> _Set problem A_
Please answer these questions about the data cleaning passage, one per line:
(i) Which library is imported with the alias sns?
(ii) Where is Null or NULL said to be common?
(iii) What should missing values be converted to before moving forward?
> _Set problem B_
Print the data cleaning passage from "1. NaN or nan: This" down to "some text data.".

> _Quoted passage_
------------------------------------------------

7  Data cleaning/wrangling

In this case we learnt the steps we must take to clean a dataset. We also learnt several ways to handle missing data.

7.1 Preliminary modules

import seaborn as sns
import matplotlib.pyplot as plt
import base64
import datetime
# from datetime import datetime, timezone, timedelta
import json
import os
import numpy as np
import pandas as pd
from geopy.geocoders import Nominatim

7.2 Handling missing data

One of the first steps in data cleaning is to deal with null or missing values. First, one should determine how missing values are labelled in the dataset, as this can vary widely. Some common encodings for missing data are as follows:

  1. NaN or nan: This is the most common representation of missing values, especially in Python.
  2. None: In some programming languages, None is used to indicate the absence of a value.
  3. Null or NULL: Common in SQL databases.
  4. Empty strings (“’’): Often used in text data.
  5. Special values: Sometimes a special value, like -9999 or 9999, is used to represent missing data.
  6. NA or N/A: These are often used in spreadsheets and text files to denote missing values.
  7. 0 or -1: Occasionally used in cases where 0 or -1 are not valid values in the context of the data.
  8. Blanks or Whitespaces: Spaces or tabs might be used to signify missing values in some text data.
  9. Placeholders like “missing” or “unknown”: Textual placeholders indicating the data is not available.
  10. INF or -INF: Infinity values, sometimes used to denote missing values.
Note

Before moving forward, it is important to convert the missing values to either ‘NaN’ or ‘nan’, as this is what python functions built for missing values will expect to see.

------------------------------------------------

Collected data
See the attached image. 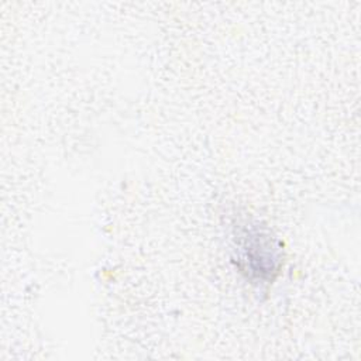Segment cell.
Masks as SVG:
<instances>
[{"label": "cell", "instance_id": "obj_1", "mask_svg": "<svg viewBox=\"0 0 361 361\" xmlns=\"http://www.w3.org/2000/svg\"><path fill=\"white\" fill-rule=\"evenodd\" d=\"M233 240L237 267L248 279L268 282L275 278L282 264V248L265 226L244 221Z\"/></svg>", "mask_w": 361, "mask_h": 361}]
</instances>
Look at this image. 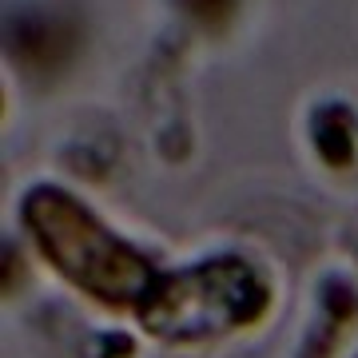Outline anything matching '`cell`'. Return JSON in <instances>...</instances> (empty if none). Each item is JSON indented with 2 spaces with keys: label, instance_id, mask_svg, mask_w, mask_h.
<instances>
[{
  "label": "cell",
  "instance_id": "cell-1",
  "mask_svg": "<svg viewBox=\"0 0 358 358\" xmlns=\"http://www.w3.org/2000/svg\"><path fill=\"white\" fill-rule=\"evenodd\" d=\"M24 227L32 231L40 255L103 307L124 310L152 299L159 282L152 263L128 239L112 235L76 195L48 183L32 187L24 195Z\"/></svg>",
  "mask_w": 358,
  "mask_h": 358
},
{
  "label": "cell",
  "instance_id": "cell-2",
  "mask_svg": "<svg viewBox=\"0 0 358 358\" xmlns=\"http://www.w3.org/2000/svg\"><path fill=\"white\" fill-rule=\"evenodd\" d=\"M271 307V287L251 263L235 255L207 259L199 267L155 282L152 299L143 303L140 319L155 338L199 343L255 327Z\"/></svg>",
  "mask_w": 358,
  "mask_h": 358
},
{
  "label": "cell",
  "instance_id": "cell-3",
  "mask_svg": "<svg viewBox=\"0 0 358 358\" xmlns=\"http://www.w3.org/2000/svg\"><path fill=\"white\" fill-rule=\"evenodd\" d=\"M315 148L331 167H343L355 159V131H350L346 108H322L315 115Z\"/></svg>",
  "mask_w": 358,
  "mask_h": 358
},
{
  "label": "cell",
  "instance_id": "cell-4",
  "mask_svg": "<svg viewBox=\"0 0 358 358\" xmlns=\"http://www.w3.org/2000/svg\"><path fill=\"white\" fill-rule=\"evenodd\" d=\"M195 20H227L231 0H183Z\"/></svg>",
  "mask_w": 358,
  "mask_h": 358
}]
</instances>
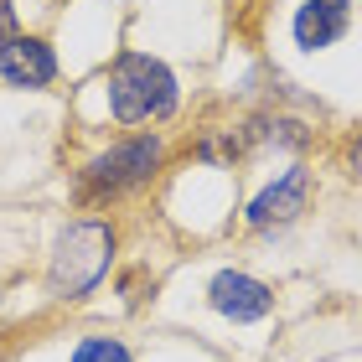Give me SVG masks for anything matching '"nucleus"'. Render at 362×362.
Wrapping results in <instances>:
<instances>
[{
  "label": "nucleus",
  "mask_w": 362,
  "mask_h": 362,
  "mask_svg": "<svg viewBox=\"0 0 362 362\" xmlns=\"http://www.w3.org/2000/svg\"><path fill=\"white\" fill-rule=\"evenodd\" d=\"M109 259H114V228L109 223H73L57 238V254H52V290L62 300L88 295L104 279Z\"/></svg>",
  "instance_id": "obj_2"
},
{
  "label": "nucleus",
  "mask_w": 362,
  "mask_h": 362,
  "mask_svg": "<svg viewBox=\"0 0 362 362\" xmlns=\"http://www.w3.org/2000/svg\"><path fill=\"white\" fill-rule=\"evenodd\" d=\"M347 26H352V0H305L295 11V42L305 52H321V47L341 42Z\"/></svg>",
  "instance_id": "obj_7"
},
{
  "label": "nucleus",
  "mask_w": 362,
  "mask_h": 362,
  "mask_svg": "<svg viewBox=\"0 0 362 362\" xmlns=\"http://www.w3.org/2000/svg\"><path fill=\"white\" fill-rule=\"evenodd\" d=\"M352 171H357V176H362V140H357V145H352Z\"/></svg>",
  "instance_id": "obj_10"
},
{
  "label": "nucleus",
  "mask_w": 362,
  "mask_h": 362,
  "mask_svg": "<svg viewBox=\"0 0 362 362\" xmlns=\"http://www.w3.org/2000/svg\"><path fill=\"white\" fill-rule=\"evenodd\" d=\"M160 166V140L156 135H135L124 145H114V151H104L88 166V187L93 192H129L140 187V181H151V171Z\"/></svg>",
  "instance_id": "obj_3"
},
{
  "label": "nucleus",
  "mask_w": 362,
  "mask_h": 362,
  "mask_svg": "<svg viewBox=\"0 0 362 362\" xmlns=\"http://www.w3.org/2000/svg\"><path fill=\"white\" fill-rule=\"evenodd\" d=\"M207 300H212V310H218V316H228V321H264L269 310H274V295H269L264 279L238 274V269L212 274Z\"/></svg>",
  "instance_id": "obj_4"
},
{
  "label": "nucleus",
  "mask_w": 362,
  "mask_h": 362,
  "mask_svg": "<svg viewBox=\"0 0 362 362\" xmlns=\"http://www.w3.org/2000/svg\"><path fill=\"white\" fill-rule=\"evenodd\" d=\"M310 202V171L305 166H290L279 181H269L264 192L249 202V223L254 228H279V223H295Z\"/></svg>",
  "instance_id": "obj_5"
},
{
  "label": "nucleus",
  "mask_w": 362,
  "mask_h": 362,
  "mask_svg": "<svg viewBox=\"0 0 362 362\" xmlns=\"http://www.w3.org/2000/svg\"><path fill=\"white\" fill-rule=\"evenodd\" d=\"M0 78L11 88H47L57 78V57L52 47L37 42V37H11L0 42Z\"/></svg>",
  "instance_id": "obj_6"
},
{
  "label": "nucleus",
  "mask_w": 362,
  "mask_h": 362,
  "mask_svg": "<svg viewBox=\"0 0 362 362\" xmlns=\"http://www.w3.org/2000/svg\"><path fill=\"white\" fill-rule=\"evenodd\" d=\"M16 37V11H11V0H0V42H11Z\"/></svg>",
  "instance_id": "obj_9"
},
{
  "label": "nucleus",
  "mask_w": 362,
  "mask_h": 362,
  "mask_svg": "<svg viewBox=\"0 0 362 362\" xmlns=\"http://www.w3.org/2000/svg\"><path fill=\"white\" fill-rule=\"evenodd\" d=\"M109 109L119 124L171 119L176 114V73L151 52H124L109 68Z\"/></svg>",
  "instance_id": "obj_1"
},
{
  "label": "nucleus",
  "mask_w": 362,
  "mask_h": 362,
  "mask_svg": "<svg viewBox=\"0 0 362 362\" xmlns=\"http://www.w3.org/2000/svg\"><path fill=\"white\" fill-rule=\"evenodd\" d=\"M73 362H135V357H129V347H119L109 337H88L73 347Z\"/></svg>",
  "instance_id": "obj_8"
}]
</instances>
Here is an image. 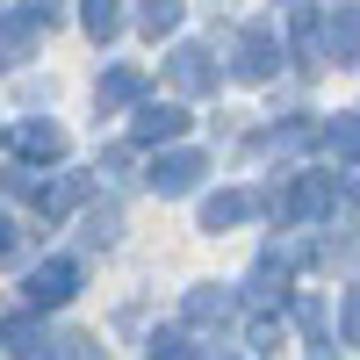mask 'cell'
I'll return each mask as SVG.
<instances>
[{
	"label": "cell",
	"instance_id": "24",
	"mask_svg": "<svg viewBox=\"0 0 360 360\" xmlns=\"http://www.w3.org/2000/svg\"><path fill=\"white\" fill-rule=\"evenodd\" d=\"M346 202H353V209H360V180H353V195H346Z\"/></svg>",
	"mask_w": 360,
	"mask_h": 360
},
{
	"label": "cell",
	"instance_id": "12",
	"mask_svg": "<svg viewBox=\"0 0 360 360\" xmlns=\"http://www.w3.org/2000/svg\"><path fill=\"white\" fill-rule=\"evenodd\" d=\"M295 317H303V353L310 360H332L339 346H332V324H324V303L317 295H303V303H295Z\"/></svg>",
	"mask_w": 360,
	"mask_h": 360
},
{
	"label": "cell",
	"instance_id": "23",
	"mask_svg": "<svg viewBox=\"0 0 360 360\" xmlns=\"http://www.w3.org/2000/svg\"><path fill=\"white\" fill-rule=\"evenodd\" d=\"M15 245H22V238H15V217H0V259H15Z\"/></svg>",
	"mask_w": 360,
	"mask_h": 360
},
{
	"label": "cell",
	"instance_id": "17",
	"mask_svg": "<svg viewBox=\"0 0 360 360\" xmlns=\"http://www.w3.org/2000/svg\"><path fill=\"white\" fill-rule=\"evenodd\" d=\"M79 22H86L94 44H108L115 29H123V0H79Z\"/></svg>",
	"mask_w": 360,
	"mask_h": 360
},
{
	"label": "cell",
	"instance_id": "22",
	"mask_svg": "<svg viewBox=\"0 0 360 360\" xmlns=\"http://www.w3.org/2000/svg\"><path fill=\"white\" fill-rule=\"evenodd\" d=\"M346 346H360V288H346Z\"/></svg>",
	"mask_w": 360,
	"mask_h": 360
},
{
	"label": "cell",
	"instance_id": "20",
	"mask_svg": "<svg viewBox=\"0 0 360 360\" xmlns=\"http://www.w3.org/2000/svg\"><path fill=\"white\" fill-rule=\"evenodd\" d=\"M115 231H123V217H115V209H94V217H86V245H108Z\"/></svg>",
	"mask_w": 360,
	"mask_h": 360
},
{
	"label": "cell",
	"instance_id": "4",
	"mask_svg": "<svg viewBox=\"0 0 360 360\" xmlns=\"http://www.w3.org/2000/svg\"><path fill=\"white\" fill-rule=\"evenodd\" d=\"M231 72L238 79H274L281 72V44H274V29H245V37H238V58H231Z\"/></svg>",
	"mask_w": 360,
	"mask_h": 360
},
{
	"label": "cell",
	"instance_id": "11",
	"mask_svg": "<svg viewBox=\"0 0 360 360\" xmlns=\"http://www.w3.org/2000/svg\"><path fill=\"white\" fill-rule=\"evenodd\" d=\"M252 209H259L252 195H238V188H224V195H209V202H202V231H231V224H245Z\"/></svg>",
	"mask_w": 360,
	"mask_h": 360
},
{
	"label": "cell",
	"instance_id": "9",
	"mask_svg": "<svg viewBox=\"0 0 360 360\" xmlns=\"http://www.w3.org/2000/svg\"><path fill=\"white\" fill-rule=\"evenodd\" d=\"M15 152L22 159H58V152H65V130L44 123V115H29V123H15Z\"/></svg>",
	"mask_w": 360,
	"mask_h": 360
},
{
	"label": "cell",
	"instance_id": "16",
	"mask_svg": "<svg viewBox=\"0 0 360 360\" xmlns=\"http://www.w3.org/2000/svg\"><path fill=\"white\" fill-rule=\"evenodd\" d=\"M29 44H37V22L29 15H0V65H22Z\"/></svg>",
	"mask_w": 360,
	"mask_h": 360
},
{
	"label": "cell",
	"instance_id": "5",
	"mask_svg": "<svg viewBox=\"0 0 360 360\" xmlns=\"http://www.w3.org/2000/svg\"><path fill=\"white\" fill-rule=\"evenodd\" d=\"M180 130H188V108L180 101H144L130 115V144H173Z\"/></svg>",
	"mask_w": 360,
	"mask_h": 360
},
{
	"label": "cell",
	"instance_id": "7",
	"mask_svg": "<svg viewBox=\"0 0 360 360\" xmlns=\"http://www.w3.org/2000/svg\"><path fill=\"white\" fill-rule=\"evenodd\" d=\"M295 259H303V252H259V259H252V303H274V310H281Z\"/></svg>",
	"mask_w": 360,
	"mask_h": 360
},
{
	"label": "cell",
	"instance_id": "18",
	"mask_svg": "<svg viewBox=\"0 0 360 360\" xmlns=\"http://www.w3.org/2000/svg\"><path fill=\"white\" fill-rule=\"evenodd\" d=\"M137 29H144V37H173V29H180V0H144Z\"/></svg>",
	"mask_w": 360,
	"mask_h": 360
},
{
	"label": "cell",
	"instance_id": "14",
	"mask_svg": "<svg viewBox=\"0 0 360 360\" xmlns=\"http://www.w3.org/2000/svg\"><path fill=\"white\" fill-rule=\"evenodd\" d=\"M238 295L231 288H188V324H231Z\"/></svg>",
	"mask_w": 360,
	"mask_h": 360
},
{
	"label": "cell",
	"instance_id": "19",
	"mask_svg": "<svg viewBox=\"0 0 360 360\" xmlns=\"http://www.w3.org/2000/svg\"><path fill=\"white\" fill-rule=\"evenodd\" d=\"M245 339H252V353L266 360V353H274V346H281V317H266V310H259V317H252V332H245Z\"/></svg>",
	"mask_w": 360,
	"mask_h": 360
},
{
	"label": "cell",
	"instance_id": "3",
	"mask_svg": "<svg viewBox=\"0 0 360 360\" xmlns=\"http://www.w3.org/2000/svg\"><path fill=\"white\" fill-rule=\"evenodd\" d=\"M324 209H332V173H303L274 202V224H310V217H324Z\"/></svg>",
	"mask_w": 360,
	"mask_h": 360
},
{
	"label": "cell",
	"instance_id": "15",
	"mask_svg": "<svg viewBox=\"0 0 360 360\" xmlns=\"http://www.w3.org/2000/svg\"><path fill=\"white\" fill-rule=\"evenodd\" d=\"M324 152L332 159H346V166H360V115H332V123H324Z\"/></svg>",
	"mask_w": 360,
	"mask_h": 360
},
{
	"label": "cell",
	"instance_id": "2",
	"mask_svg": "<svg viewBox=\"0 0 360 360\" xmlns=\"http://www.w3.org/2000/svg\"><path fill=\"white\" fill-rule=\"evenodd\" d=\"M166 79L180 86V94H217V51L209 44H180L166 58Z\"/></svg>",
	"mask_w": 360,
	"mask_h": 360
},
{
	"label": "cell",
	"instance_id": "10",
	"mask_svg": "<svg viewBox=\"0 0 360 360\" xmlns=\"http://www.w3.org/2000/svg\"><path fill=\"white\" fill-rule=\"evenodd\" d=\"M94 101H101V115H108V108H130V101H144V72H137V65H115V72H101Z\"/></svg>",
	"mask_w": 360,
	"mask_h": 360
},
{
	"label": "cell",
	"instance_id": "13",
	"mask_svg": "<svg viewBox=\"0 0 360 360\" xmlns=\"http://www.w3.org/2000/svg\"><path fill=\"white\" fill-rule=\"evenodd\" d=\"M295 65H324V15L310 8H295Z\"/></svg>",
	"mask_w": 360,
	"mask_h": 360
},
{
	"label": "cell",
	"instance_id": "21",
	"mask_svg": "<svg viewBox=\"0 0 360 360\" xmlns=\"http://www.w3.org/2000/svg\"><path fill=\"white\" fill-rule=\"evenodd\" d=\"M152 360H195V346L180 339V332H159V339H152Z\"/></svg>",
	"mask_w": 360,
	"mask_h": 360
},
{
	"label": "cell",
	"instance_id": "1",
	"mask_svg": "<svg viewBox=\"0 0 360 360\" xmlns=\"http://www.w3.org/2000/svg\"><path fill=\"white\" fill-rule=\"evenodd\" d=\"M72 295H79V266H72V259H44L37 274L22 281V303H29V310H65Z\"/></svg>",
	"mask_w": 360,
	"mask_h": 360
},
{
	"label": "cell",
	"instance_id": "8",
	"mask_svg": "<svg viewBox=\"0 0 360 360\" xmlns=\"http://www.w3.org/2000/svg\"><path fill=\"white\" fill-rule=\"evenodd\" d=\"M324 51H332V65H360V8H353V0L332 8V22H324Z\"/></svg>",
	"mask_w": 360,
	"mask_h": 360
},
{
	"label": "cell",
	"instance_id": "6",
	"mask_svg": "<svg viewBox=\"0 0 360 360\" xmlns=\"http://www.w3.org/2000/svg\"><path fill=\"white\" fill-rule=\"evenodd\" d=\"M202 173H209V159H202V152H159L144 180H152V195H188Z\"/></svg>",
	"mask_w": 360,
	"mask_h": 360
}]
</instances>
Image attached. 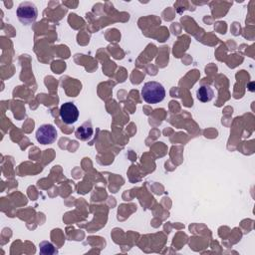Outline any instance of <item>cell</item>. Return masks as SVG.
<instances>
[{"label":"cell","instance_id":"obj_1","mask_svg":"<svg viewBox=\"0 0 255 255\" xmlns=\"http://www.w3.org/2000/svg\"><path fill=\"white\" fill-rule=\"evenodd\" d=\"M141 97L148 104H157L165 97L164 87L155 81L146 82L141 89Z\"/></svg>","mask_w":255,"mask_h":255},{"label":"cell","instance_id":"obj_2","mask_svg":"<svg viewBox=\"0 0 255 255\" xmlns=\"http://www.w3.org/2000/svg\"><path fill=\"white\" fill-rule=\"evenodd\" d=\"M19 21L24 25L33 24L38 16V10L34 3L29 1H24L20 3L16 11Z\"/></svg>","mask_w":255,"mask_h":255},{"label":"cell","instance_id":"obj_3","mask_svg":"<svg viewBox=\"0 0 255 255\" xmlns=\"http://www.w3.org/2000/svg\"><path fill=\"white\" fill-rule=\"evenodd\" d=\"M56 138L57 130L52 125H42L36 131V139L41 144H51L56 140Z\"/></svg>","mask_w":255,"mask_h":255},{"label":"cell","instance_id":"obj_4","mask_svg":"<svg viewBox=\"0 0 255 255\" xmlns=\"http://www.w3.org/2000/svg\"><path fill=\"white\" fill-rule=\"evenodd\" d=\"M60 117L66 125H73L78 121L79 110L74 103L67 102L60 108Z\"/></svg>","mask_w":255,"mask_h":255},{"label":"cell","instance_id":"obj_5","mask_svg":"<svg viewBox=\"0 0 255 255\" xmlns=\"http://www.w3.org/2000/svg\"><path fill=\"white\" fill-rule=\"evenodd\" d=\"M197 99L202 103L210 102L214 97V92L209 86H201L196 92Z\"/></svg>","mask_w":255,"mask_h":255},{"label":"cell","instance_id":"obj_6","mask_svg":"<svg viewBox=\"0 0 255 255\" xmlns=\"http://www.w3.org/2000/svg\"><path fill=\"white\" fill-rule=\"evenodd\" d=\"M93 134V128L90 122H85L77 130H76V136L80 139H88Z\"/></svg>","mask_w":255,"mask_h":255},{"label":"cell","instance_id":"obj_7","mask_svg":"<svg viewBox=\"0 0 255 255\" xmlns=\"http://www.w3.org/2000/svg\"><path fill=\"white\" fill-rule=\"evenodd\" d=\"M39 251L43 255H53L58 253V250L56 249V247L49 241H42L39 244Z\"/></svg>","mask_w":255,"mask_h":255}]
</instances>
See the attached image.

------------------------------------------------

> _Finished answer A_
(i) seaborn
(ii) In SQL databases
(iii) ‘NaN’ or ‘nan’

> _Finished answer B_
1. NaN or nan: This is the most common representation of missing values, especially in Python.
  2. None: In some programming languages, None is used to indicate the absence of a value.
  3. Null or NULL: Common in SQL databases.
  4. Empty strings (“’’): Often used in text data.
  5. Special values: Sometimes a special value, like -9999 or 9999, is used to represent missing data.
  6. NA or N/A: These are often used in spreadsheets and text files to denote missing values.
  7. 0 or -1: Occasionally used in cases where 0 or -1 are not valid values in the context of the data.
  8. Blanks or Whitespaces: Spaces or tabs might be used to signify missing values in some text data.